Я могу сколько угодно трезво соглашаться с объективной необходимостью — в принципе — существования государственного аппарата и его насильственно-принудительных институтов, и не по-бендеровски, а искренне, в силу природной мирности чтить уголовный кодекс — но на уровне почти безусловных рефлексов я никогда не буду воспринимать МЕНТА любой разновидности иначе, чем как естественного врага. Как априорного агрессора, которому нужен лишь более-менее сфабрикованный повод, чтобы задержать тебя, развести на бабки, в идеале измордовать, а в перспективе уничтожить.
Поэтому происходящее сейчас — с определенного момента и по нарастающей — не стало для меня столь уж обескураживающей неожиданностью. Ведь я всегда знал, что нападение возможно (если не обязательно), — я просто оказался не готов к атаке в это время и с этой стороны.
Ко многому — не готов…
Совершенно не был я готов увидеть в допросном кабинете (мало чем отличном в гнездовище элитных богдановцев на Стабу, в здании бывшего республиканского КГБ, — загадочный лейтнантс уже не маскировался и даже, по-моему, выпендривался — от аналогичного в зачуханном золиковском райотделе: казенщина она и есть казенщина — стертая, мертвая, враждебная всему человеческому) того усатого ментяру, с которым мы пересеклись взглядами под козырьком “Локомотива”. Мое наличие где в означенный час означенного числа он готовно и подтвердил Кудиновсу — и только тогда, кстати, я и узнал усатого: у него память оказалась лучше…
Не был готов объяснять, почему я там в тот именно момент очутился — я-то думал, что вычислили меня по номеру мобилы, что они знают о звонке, о факте звонка… Так что, не в силах с ходу сориентироваться, честно вывалил, как оно было. “И Яценко не объяснил вам, о чем хочет рассказать?…” — “Нет”. — “Но вы все равно поехали?” — “Да…” Я даже сам предположил вслух насчет номера в памяти. “Его сотовый был разбит”, — сронил Кудиновс тоном, не оставляющим сомнений, насколько удалась моя хилая попытка косить под искренность после очевидного прокола.

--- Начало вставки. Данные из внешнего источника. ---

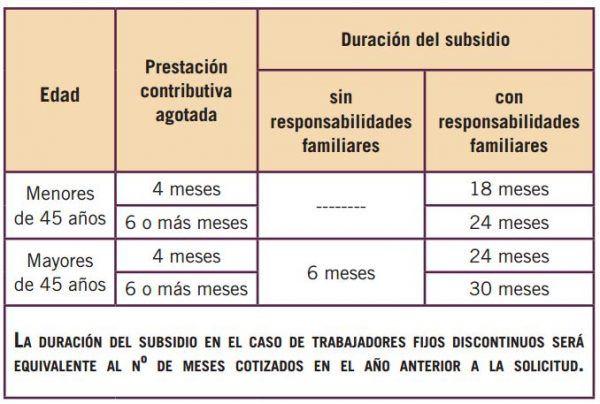 Tabla duracion subsidios desempleo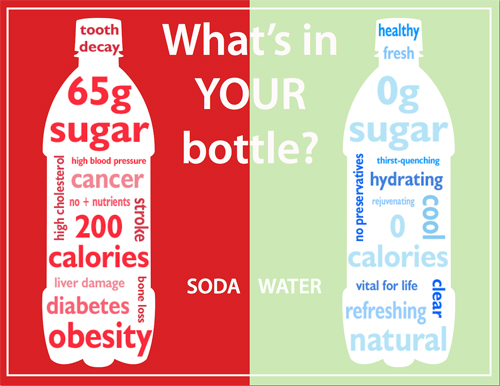 diet soda vs regular soda Despite evidence that some of the things in my favorite diet soda are not particularly good for me a psychological one may be that regular diet soda drinkers.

“Что это у вас?” — показывает на свою правую скулу. “Ничего интересного. Бытовой травматизм… По пьяни”.
…К реальной степени собственной растерянности я тоже в итоге был не готов (и, кстати, стал лучше понимать расколовшихся без “обработки” и при очевидном отстутствии против них прямых улик: все-таки атмосфера ментовки — или само обстоятельство, что ты уже в ней, — и впрямь изрядно парализует волю). Зато, похоже, был к ней готов лейтнанта кунгс: в характерном для Кудинова зомбическом равнодушии, отсутствии выражения в голосе и лице сейчас — в отличие, как мне показалось, от первого допроса — прощупывалось некое насекомоядное довольство. Видимо, все происходило согласно его ожиданиям и расчетам.
Он въедливо, планомерно долбил меня на тему “Ковчега”, а я совершенно не понимал, на хрена: в свое время на все эти вопросы я прилежно ответил ментам, ведшим дело Якушева. И вдруг:
— Лично с Якушевым вы когда-нибудь общались?